§ Records:
[Start]
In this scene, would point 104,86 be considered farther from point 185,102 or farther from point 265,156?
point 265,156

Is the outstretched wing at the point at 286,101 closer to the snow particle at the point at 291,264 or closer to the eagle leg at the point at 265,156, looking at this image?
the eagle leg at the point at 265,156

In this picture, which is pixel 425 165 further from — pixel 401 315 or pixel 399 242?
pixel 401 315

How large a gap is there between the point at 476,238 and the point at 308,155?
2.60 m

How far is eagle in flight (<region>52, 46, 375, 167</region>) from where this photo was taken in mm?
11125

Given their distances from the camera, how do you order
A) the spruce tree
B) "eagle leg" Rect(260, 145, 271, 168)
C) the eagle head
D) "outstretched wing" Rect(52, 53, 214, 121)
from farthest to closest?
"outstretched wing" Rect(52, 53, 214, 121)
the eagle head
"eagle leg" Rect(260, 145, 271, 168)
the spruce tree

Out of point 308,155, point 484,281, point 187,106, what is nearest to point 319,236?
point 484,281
[End]
[Start]
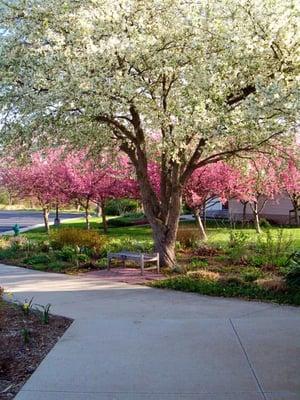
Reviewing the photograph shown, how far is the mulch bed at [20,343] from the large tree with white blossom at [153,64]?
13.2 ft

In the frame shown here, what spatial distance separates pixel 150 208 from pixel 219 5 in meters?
[End]
§ Task to carry out: Pull out each line of the entries above that contains the word "this", and copy those lines without changes.

§ Correct answer:
In this scene, would point 104,86 be considered farther from point 185,102 or farther from point 265,156?
Is the outstretched wing at the point at 286,101 closer to the snow particle at the point at 291,264 or closer to the eagle leg at the point at 265,156, looking at this image?
In this picture, which is pixel 425 165 further from — pixel 401 315 or pixel 399 242?
How far is eagle in flight (<region>52, 46, 375, 167</region>) from where this photo was taken in mm?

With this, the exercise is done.